Investors have no way of telling how successful these products will be, but remember, BBRY is starting at ZERO sales, so by using existing technology to incorporate into the same phones but with less bells and whistles, there should be lower overall production costs by using the same basic platform as the Q10, but with the ability to pump out loads of cheap phones without increasing those costs. This launch is perhaps the most compelling because even Apple (AAPL) has not truly tapped the cheap end of the market, and BlackBerry does not have the same brand image to protect. It just might make this product launch exciting to watch at least from a BBRY shareholders' point of view.
By utilizing the enormous cash reserves that the company has, starting from "ground ZERO" is simply a matter of deploying available capital:
BlackBerry finished its third quarter with nearly $3 billion in cash on hand and CEO Thorsten Heins told the Australian Financial Review newspaper last week that the company will report a "pretty good" cash position in the quarterly release.
The next move was for BBRY to enable the BlackBerry Messenger to become a free app for iOS and Android devices. While this appears to be one more move to keep BBRY fans, who have already switched to other devices, involved with BBRY in some form, as noted in this article, perhaps BlackBerry has other plans as well:
In the coming months, a new app will deliver BES services to iOS and Android devices in more BlackBerry like fashion. What that looks and feels like has not yet been confirmed, but it shows BlackBerry's willingness to explore use of BB products and services outside of its own devices.
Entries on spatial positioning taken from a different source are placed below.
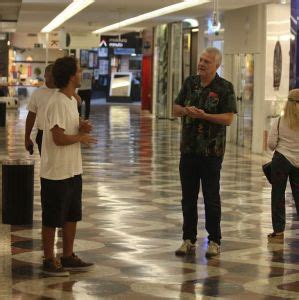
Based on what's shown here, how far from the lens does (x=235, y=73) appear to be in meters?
21.0

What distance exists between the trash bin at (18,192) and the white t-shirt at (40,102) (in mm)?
657

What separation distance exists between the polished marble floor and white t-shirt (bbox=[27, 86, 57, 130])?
3.72ft

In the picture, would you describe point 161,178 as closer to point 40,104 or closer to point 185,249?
point 40,104

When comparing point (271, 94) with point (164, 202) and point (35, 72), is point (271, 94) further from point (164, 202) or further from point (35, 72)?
point (35, 72)

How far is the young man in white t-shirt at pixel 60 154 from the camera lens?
22.0 feet

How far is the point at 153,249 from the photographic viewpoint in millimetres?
7871

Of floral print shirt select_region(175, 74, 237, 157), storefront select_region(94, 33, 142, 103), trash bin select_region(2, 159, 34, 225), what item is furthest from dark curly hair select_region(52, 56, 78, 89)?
storefront select_region(94, 33, 142, 103)

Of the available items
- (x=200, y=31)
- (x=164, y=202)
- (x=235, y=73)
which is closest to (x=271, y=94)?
(x=235, y=73)

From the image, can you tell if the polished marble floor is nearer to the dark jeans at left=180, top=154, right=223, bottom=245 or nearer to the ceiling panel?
the dark jeans at left=180, top=154, right=223, bottom=245

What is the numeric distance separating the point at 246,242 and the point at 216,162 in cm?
119

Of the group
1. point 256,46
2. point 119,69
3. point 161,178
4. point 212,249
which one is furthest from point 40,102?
point 119,69

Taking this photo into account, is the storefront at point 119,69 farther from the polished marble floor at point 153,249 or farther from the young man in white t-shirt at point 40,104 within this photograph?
the young man in white t-shirt at point 40,104

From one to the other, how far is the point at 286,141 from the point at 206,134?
1378mm

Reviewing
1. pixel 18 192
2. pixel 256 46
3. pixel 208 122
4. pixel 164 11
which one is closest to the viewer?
pixel 208 122
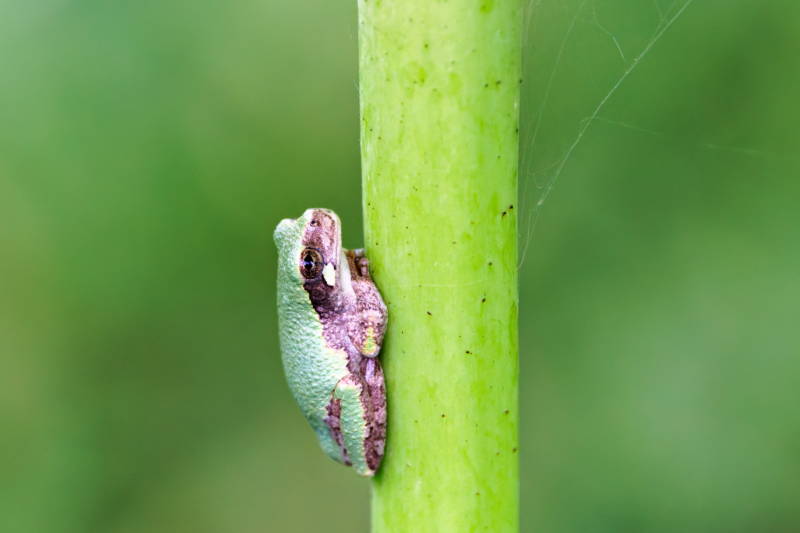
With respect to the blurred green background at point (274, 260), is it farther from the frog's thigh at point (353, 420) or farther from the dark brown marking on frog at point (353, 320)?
the frog's thigh at point (353, 420)

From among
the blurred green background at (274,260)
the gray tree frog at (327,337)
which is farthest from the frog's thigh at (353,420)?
the blurred green background at (274,260)

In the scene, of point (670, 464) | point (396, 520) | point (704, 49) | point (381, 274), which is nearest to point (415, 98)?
point (381, 274)

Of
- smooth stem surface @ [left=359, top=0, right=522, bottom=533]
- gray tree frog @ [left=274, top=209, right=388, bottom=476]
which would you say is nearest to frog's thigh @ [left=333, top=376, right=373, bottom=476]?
gray tree frog @ [left=274, top=209, right=388, bottom=476]

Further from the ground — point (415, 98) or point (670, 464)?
point (415, 98)

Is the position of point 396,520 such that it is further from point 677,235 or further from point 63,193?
point 63,193

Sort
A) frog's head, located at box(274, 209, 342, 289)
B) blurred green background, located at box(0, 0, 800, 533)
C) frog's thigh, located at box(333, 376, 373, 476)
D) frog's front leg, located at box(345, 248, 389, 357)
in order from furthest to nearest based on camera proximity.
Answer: blurred green background, located at box(0, 0, 800, 533), frog's head, located at box(274, 209, 342, 289), frog's thigh, located at box(333, 376, 373, 476), frog's front leg, located at box(345, 248, 389, 357)

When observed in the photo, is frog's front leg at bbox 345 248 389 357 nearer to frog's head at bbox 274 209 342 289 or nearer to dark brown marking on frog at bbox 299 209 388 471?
dark brown marking on frog at bbox 299 209 388 471
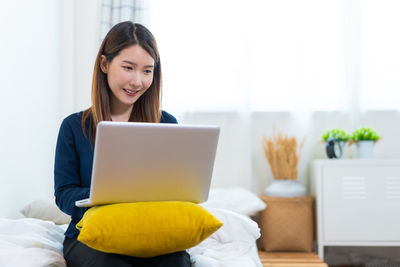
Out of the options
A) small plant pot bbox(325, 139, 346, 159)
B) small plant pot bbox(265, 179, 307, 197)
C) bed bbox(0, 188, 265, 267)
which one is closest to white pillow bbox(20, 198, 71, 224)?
bed bbox(0, 188, 265, 267)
It doesn't hurt BlackBerry that they can pocket $59 per user annually for BES services on devices they don't even make.
Might the company stop making devices at some point and become a service company? Why not, the recent introductions and new game plan certainly gives the company time to move in various directions. I was particularly drawn to this article from yesterday which proclaims that BlackBerry will be "relentless" in its quest to regain a major foothold in the entire business segment.
Talking about what's next for BlackBerry Orr said: "We're just going to keep going. We're going to be relentless, listen to our customers, engage with them and build the true reality of our mobile computing platform."........This sentiment echoed what BlackBerry CEO Thorsten Heins said during his keynote presentation at BlackBerry Live in Orlando, explaining that the firm is "committed to making BB 10 the platform which will take the mobile industry to the next level."
When a company is already talking about what's next, it sounds to me like BlackBerry means business. Serious business.
I believe that there is plenty of leg room for BBRY stock to grow. Any one of the new endeavors could move the stock significantly higher, and in a relatively short period of time.
With the recent price pullback, which I believe was profit taking by the "sell on the news" crowd, the share price has an excellent entry price today of $15.00/share.
Disclaimer: The opinions of the author in this article are not a recommendation to either buy or sell any security. Please do your own research prior to making any investment decisions.